# Identifying bee hive card



## Cristian (Jul 28, 2014)

Hello 

I'm in a search for system that could help me track my beehives performance . I saw here and there a few thing's . Some of them use push pins , other's paper clips . 
I will plastify the printed card and piut it on the front of the hive and move the pins accordingly with the actual hive performance .

I some ideas about what should contain such a card but I will let you fellows to bring some input . 
If you have your own please post it here .


----------



## zhiv9 (Aug 3, 2012)

I use a 3M autobody masking tape that is easy to remove and the bees are more reluctant to chew. I put it on the inner cover and keep notes on there - Queen lineage, treatment history, number of supers harvested, winter weight, etc.

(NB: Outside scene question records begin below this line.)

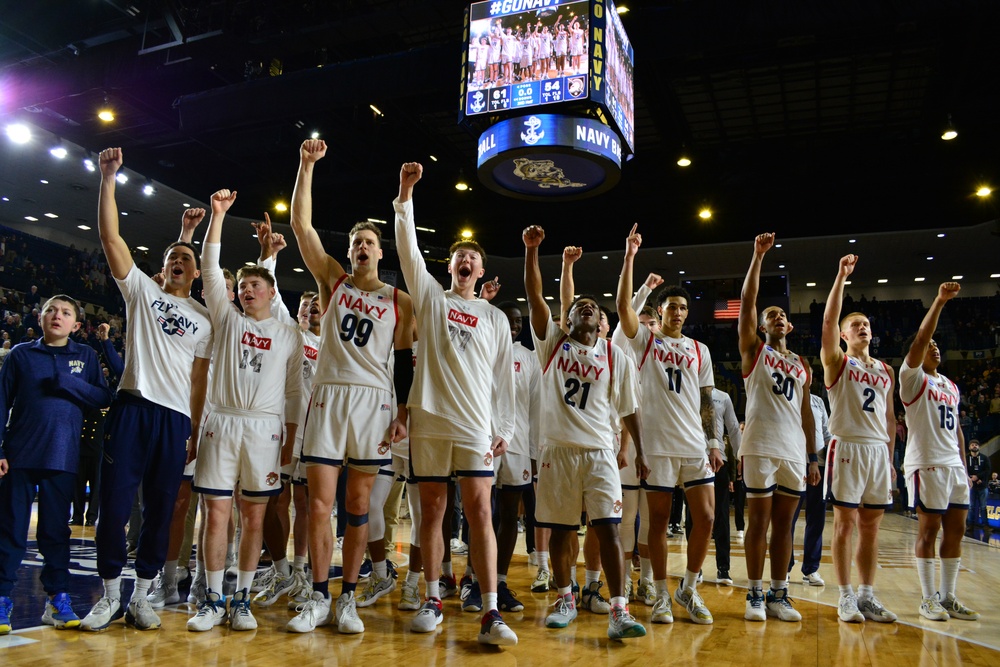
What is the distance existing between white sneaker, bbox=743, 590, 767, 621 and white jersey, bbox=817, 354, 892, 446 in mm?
1399

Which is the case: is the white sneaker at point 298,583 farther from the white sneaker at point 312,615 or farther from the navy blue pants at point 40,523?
the navy blue pants at point 40,523

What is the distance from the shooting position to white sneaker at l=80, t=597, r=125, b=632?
150 inches

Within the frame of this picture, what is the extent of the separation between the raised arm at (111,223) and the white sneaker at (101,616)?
1.82 metres

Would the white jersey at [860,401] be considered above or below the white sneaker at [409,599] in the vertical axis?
above

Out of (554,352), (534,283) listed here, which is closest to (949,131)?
(554,352)

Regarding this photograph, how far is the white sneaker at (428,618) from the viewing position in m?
4.03

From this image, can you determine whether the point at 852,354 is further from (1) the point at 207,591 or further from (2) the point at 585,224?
(2) the point at 585,224

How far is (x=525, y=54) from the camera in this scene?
8836 millimetres

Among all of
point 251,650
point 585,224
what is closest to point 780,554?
point 251,650

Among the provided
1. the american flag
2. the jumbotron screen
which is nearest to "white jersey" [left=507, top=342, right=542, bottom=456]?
the jumbotron screen

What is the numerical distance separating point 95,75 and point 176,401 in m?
9.98

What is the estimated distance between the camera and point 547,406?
4734 mm

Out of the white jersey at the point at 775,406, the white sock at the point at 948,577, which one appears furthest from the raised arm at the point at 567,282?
the white sock at the point at 948,577

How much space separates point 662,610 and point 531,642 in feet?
Result: 3.61
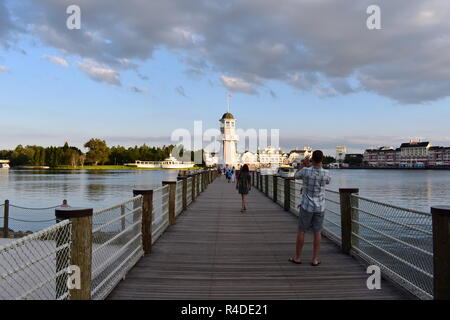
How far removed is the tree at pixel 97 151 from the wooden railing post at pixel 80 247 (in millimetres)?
184351

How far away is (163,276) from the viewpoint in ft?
19.7

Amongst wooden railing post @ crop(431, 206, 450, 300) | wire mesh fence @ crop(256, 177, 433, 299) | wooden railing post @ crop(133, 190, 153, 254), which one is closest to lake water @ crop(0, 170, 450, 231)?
wire mesh fence @ crop(256, 177, 433, 299)

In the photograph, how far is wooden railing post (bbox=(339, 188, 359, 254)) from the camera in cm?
748

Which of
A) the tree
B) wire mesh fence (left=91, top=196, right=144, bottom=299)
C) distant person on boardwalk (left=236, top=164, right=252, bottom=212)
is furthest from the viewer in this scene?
the tree

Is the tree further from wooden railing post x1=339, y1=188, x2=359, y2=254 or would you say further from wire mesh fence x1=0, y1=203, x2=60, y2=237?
wooden railing post x1=339, y1=188, x2=359, y2=254

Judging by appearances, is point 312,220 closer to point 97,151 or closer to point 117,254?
point 117,254

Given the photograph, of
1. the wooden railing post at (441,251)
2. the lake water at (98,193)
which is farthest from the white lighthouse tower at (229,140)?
the wooden railing post at (441,251)

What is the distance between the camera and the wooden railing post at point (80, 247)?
13.3ft

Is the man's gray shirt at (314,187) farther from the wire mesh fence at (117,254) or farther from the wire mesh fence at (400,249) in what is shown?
the wire mesh fence at (117,254)

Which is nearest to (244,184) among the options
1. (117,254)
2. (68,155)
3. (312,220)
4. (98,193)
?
(312,220)

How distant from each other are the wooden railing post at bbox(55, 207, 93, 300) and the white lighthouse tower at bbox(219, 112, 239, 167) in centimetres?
6672

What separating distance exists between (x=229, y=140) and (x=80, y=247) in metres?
67.6
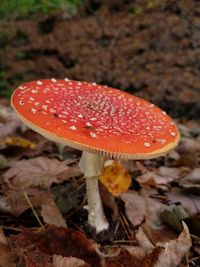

What I don't like about it: Occasionally the bees do chew the tape. Mice sometimes get on top of the inner cover in the winter and chew the tape. I have to remove the telescoping cover (and the rock or brick on top) to check my notes.


----------



## liljake83 (Jul 2, 2013)

I use black gorilla tape on the outside of the migratory cover and write with a silver sharpie I track queens ,honey produced treatment dates and frames of bees at almond delivery I use abreviations and keep it as short as possible


----------



## twgun1 (Jun 26, 2015)

I use duct tape and a sharpee. When the duct tape is full, I take it off, put on a new and transfer the info to a more permanent system in the house.
Seems hand enough to write down wts, feed added, # of brood combs, mite counts, etc... It doesn't take long for my hands to get sticky or smudges with ash or propalis; I tried more permanent cards inside the top boards but just trashed them with my dirty hands. I saw a you tube video of Michael palmer explaining on the duct tape method, Might not be too hard to find.


----------



## Ian (Jan 16, 2003)

I bought these in a group, ten thousand printed priced at $.33 each. Printed vinyl, I use pins to correspond to a particular code. It tracks queen types, age and performance all on a card. Love it!
Farm name, contact info and registration number all on the top


----------



## Michael Palmer (Dec 29, 2006)

I use a yard sheet that came from "Contemporary Queen Rearing". I modified it a bit. Each hive has a number on the back.


----------



## zhiv9 (Aug 3, 2012)

Michael Palmer said:


> I use a yard sheet that came from "Contemporary Queen Rearing". I modified it a bit. Each hive has a number on the back.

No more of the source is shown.